Summary: In Cuda 9.0 it is not guaranteed that threads in the warps are convergent. We need to use __syncwarp() function to reconverge the threads and to guarantee the memory ordering among threads in the warps. This is the first patch to fix the problem with the test libomptarget/deviceRTLs/nvptx/src/sync.cu on Cuda9+. This patch just replaces calls to __shfl_sync() function with the call of __syncwarp() function where we need to reconverge the threads when we try to modify the value of the parallel level counter.
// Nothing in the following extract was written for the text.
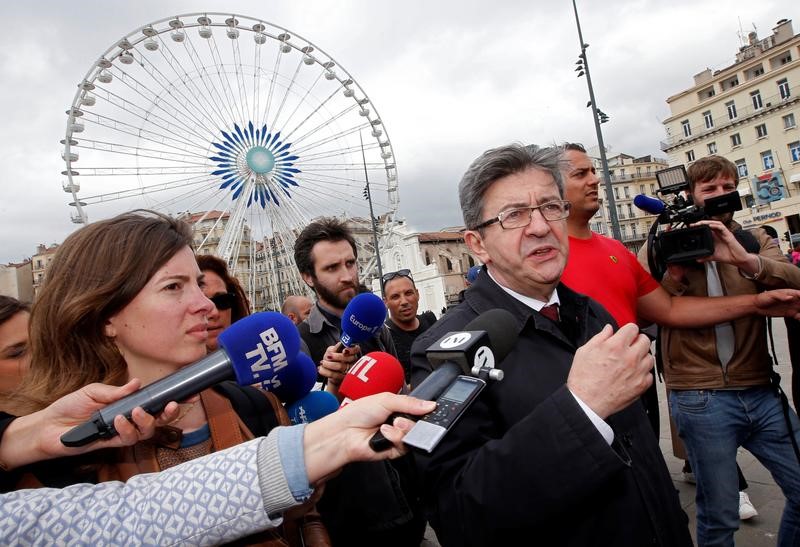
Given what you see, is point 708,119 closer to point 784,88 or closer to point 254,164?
point 784,88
Reviewers: grokos Subscribers: guansong, jfb, jdoerfert, caomhin, kkwli0, openmp-commits Tags: #openmp Differential Revision: https://reviews.llvm.org/D65013 llvm-svn: 369796
author: Alexey Bataev <a.bataev@hotmail.com> 2019-08-23 18:34:48 +0000
committer: Alexey Bataev <a.bataev@hotmail.com> 2019-08-23 18:34:48 +0000
commit: 0366168f3ac6c838fa41cddc02db84d48403f21e (patch)
tree: 98a44872ce06de19945aac46c572d193c7b7d9f9
parent: 9cb059fdcc03e2144fa9aac0bfbb49c0d5d7efe2 (diff)
download: bcm5719-llvm-0366168f3ac6c838fa41cddc02db84d48403f21e.tar.gz
bcm5719-llvm-0366168f3ac6c838fa41cddc02db84d48403f21e.zip
2 files changed, 19 insertions, 10 deletions
diff --git a/openmp/libomptarget/deviceRTLs/nvptx/src/omptarget-nvptx.h b/openmp/libomptarget/deviceRTLs/nvptx/src/omptarget-nvptx.h
index f28284ded6b..a5e4a71bdf3 100644
--- a/openmp/libomptarget/deviceRTLs/nvptx/src/omptarget-nvptx.h
+++ b/openmp/libomptarget/deviceRTLs/nvptx/src/omptarget-nvptx.h
@@ -55,11 +55,14 @@
 #define __SHFL_DOWN_SYNC(mask, var, delta, width)                              \
   __shfl_down_sync((mask), (var), (delta), (width))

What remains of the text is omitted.